- _Objective_
Return the data word for word, starting at the line that contains "From the perspective" (including that line) and continuing through the end of the data.

-- BEGIN Dataset excerpts --

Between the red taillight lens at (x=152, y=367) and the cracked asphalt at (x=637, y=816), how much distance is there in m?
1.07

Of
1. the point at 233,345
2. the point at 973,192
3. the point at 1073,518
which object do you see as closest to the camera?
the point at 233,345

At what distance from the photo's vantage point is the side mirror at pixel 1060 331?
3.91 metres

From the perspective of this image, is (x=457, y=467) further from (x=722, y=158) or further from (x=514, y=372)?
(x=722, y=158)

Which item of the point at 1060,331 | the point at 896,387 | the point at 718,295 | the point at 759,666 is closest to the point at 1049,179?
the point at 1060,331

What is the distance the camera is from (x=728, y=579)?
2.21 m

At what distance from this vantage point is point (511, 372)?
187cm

-- END Dataset excerpts --

- _Reply to the task_
From the perspective of this image, is (x=457, y=467) further from (x=722, y=158) or further from (x=514, y=372)?
(x=722, y=158)

Which item of the point at 1060,331 | the point at 896,387 | the point at 718,295 | the point at 759,666 is closest to the point at 1049,179?
the point at 1060,331

What is the distance the camera is from (x=728, y=579)?
2.21 m

At what distance from this vantage point is point (511, 372)?
187cm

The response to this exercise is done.